Phrenic nerve severance
Severance (injury) of the phrenic nerve results in paralysis of the diaphragm. Temporary paralysis of the diaphragm can also result from phrenic nerve block. In this condition, the anaesthetic is injected around the nerve where it lies on the anterior surface of the middle third of the anterior scalene muscle. A surgical phrenic nerve crush will produce a longer period of paralysis (for example, for weeks after surgical repair of a diaphragmatic hernia).
Cervical plexus block
Nerve block is a measure to inhibit nerve impulse conductance, usually for regional anaesthesia prior to surgical operations. In a cervical plexus block, an anaesthetic agent is injected at several points along the posterior border of the sternocleidomastoid muscle, mainly at the junction of its superior and middle thirds - the nerve point of the neck. Because the phrenic nerve supplying the diaphragm pericardium is also paralysed by cervical plexus block, this procedure is not performed on patients with pulmonary or cardiac disease.
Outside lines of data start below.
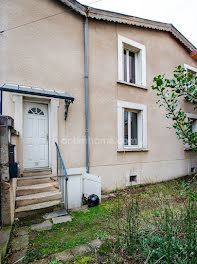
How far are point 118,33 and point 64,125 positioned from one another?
4265 mm

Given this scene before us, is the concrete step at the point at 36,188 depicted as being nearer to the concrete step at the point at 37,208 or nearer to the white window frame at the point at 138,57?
the concrete step at the point at 37,208

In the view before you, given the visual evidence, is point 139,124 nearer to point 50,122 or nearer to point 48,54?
point 50,122

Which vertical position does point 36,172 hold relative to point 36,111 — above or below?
below

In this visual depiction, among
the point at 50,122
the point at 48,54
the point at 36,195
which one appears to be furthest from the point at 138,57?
the point at 36,195

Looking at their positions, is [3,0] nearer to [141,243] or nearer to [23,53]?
[23,53]

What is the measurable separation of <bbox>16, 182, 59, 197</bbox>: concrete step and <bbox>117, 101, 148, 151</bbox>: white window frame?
2688mm

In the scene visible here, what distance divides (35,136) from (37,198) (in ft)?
5.87

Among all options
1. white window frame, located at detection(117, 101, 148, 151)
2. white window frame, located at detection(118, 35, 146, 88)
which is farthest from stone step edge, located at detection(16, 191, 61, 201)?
white window frame, located at detection(118, 35, 146, 88)

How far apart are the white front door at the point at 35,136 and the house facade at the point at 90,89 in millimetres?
27

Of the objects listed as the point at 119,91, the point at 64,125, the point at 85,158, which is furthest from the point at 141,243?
the point at 119,91

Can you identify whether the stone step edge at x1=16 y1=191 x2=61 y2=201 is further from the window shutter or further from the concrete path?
the window shutter

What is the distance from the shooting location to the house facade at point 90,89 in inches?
171

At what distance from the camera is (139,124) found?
21.5 ft

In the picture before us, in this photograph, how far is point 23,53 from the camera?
4.33 meters
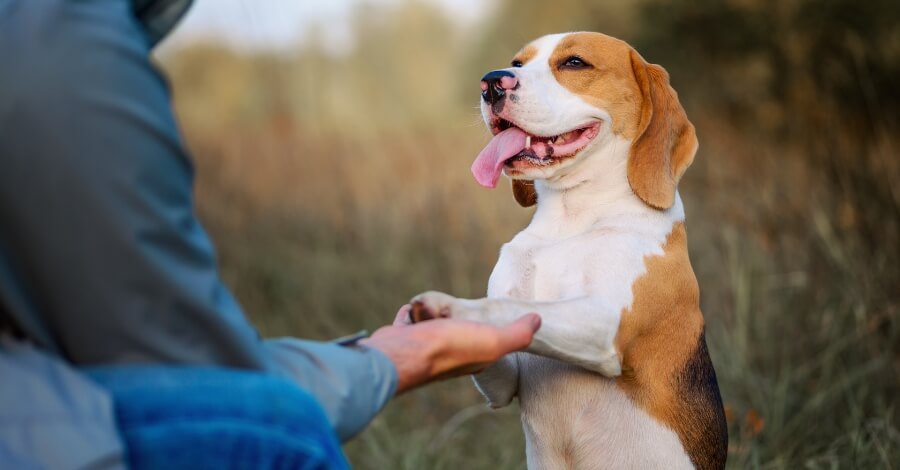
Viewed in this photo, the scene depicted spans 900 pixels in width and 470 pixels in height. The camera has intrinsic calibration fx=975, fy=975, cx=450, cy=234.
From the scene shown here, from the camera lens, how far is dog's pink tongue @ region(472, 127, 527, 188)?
2.83 m

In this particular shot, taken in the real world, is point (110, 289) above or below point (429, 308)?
above

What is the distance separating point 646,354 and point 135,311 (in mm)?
1546

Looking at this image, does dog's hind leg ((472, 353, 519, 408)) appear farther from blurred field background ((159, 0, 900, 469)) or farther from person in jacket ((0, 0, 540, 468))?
person in jacket ((0, 0, 540, 468))

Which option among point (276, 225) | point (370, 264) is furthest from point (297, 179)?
point (370, 264)

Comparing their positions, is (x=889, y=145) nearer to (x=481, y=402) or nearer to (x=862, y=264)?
(x=862, y=264)

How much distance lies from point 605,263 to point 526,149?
19.3 inches

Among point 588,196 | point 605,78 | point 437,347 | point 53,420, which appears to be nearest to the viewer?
point 53,420

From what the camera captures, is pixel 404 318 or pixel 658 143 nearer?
pixel 404 318

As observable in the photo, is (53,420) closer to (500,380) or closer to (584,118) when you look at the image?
(500,380)

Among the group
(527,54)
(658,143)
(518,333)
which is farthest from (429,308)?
(527,54)

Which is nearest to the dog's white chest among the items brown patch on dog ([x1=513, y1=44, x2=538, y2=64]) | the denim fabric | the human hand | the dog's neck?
the dog's neck

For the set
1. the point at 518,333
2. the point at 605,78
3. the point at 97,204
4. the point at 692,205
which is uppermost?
the point at 97,204

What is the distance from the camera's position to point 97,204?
1.51 metres

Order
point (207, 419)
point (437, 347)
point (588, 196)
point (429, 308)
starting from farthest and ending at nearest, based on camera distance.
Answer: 1. point (588, 196)
2. point (429, 308)
3. point (437, 347)
4. point (207, 419)
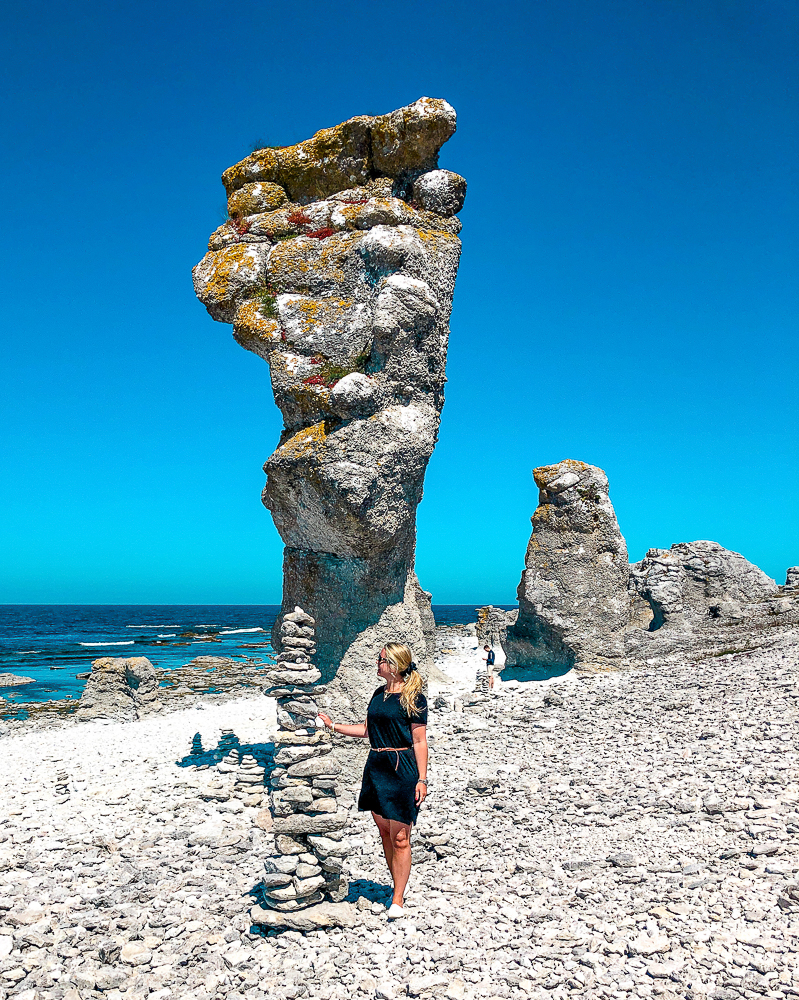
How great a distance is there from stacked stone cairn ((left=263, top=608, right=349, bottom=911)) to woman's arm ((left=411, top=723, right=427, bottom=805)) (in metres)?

Supraclavicular nerve injury
This sensory branch of the cervical plexus is very vulnerable to injury in fractures of the clavicle, especially the middle third of the clavicle. Injury to the supraclavicular nerve causes loss of lateral rotation of the humerus at the shoulder so that when relaxed, the limb rotates medially in the waiter’s tip position. The ability to initiate abduction of the limb is also affected.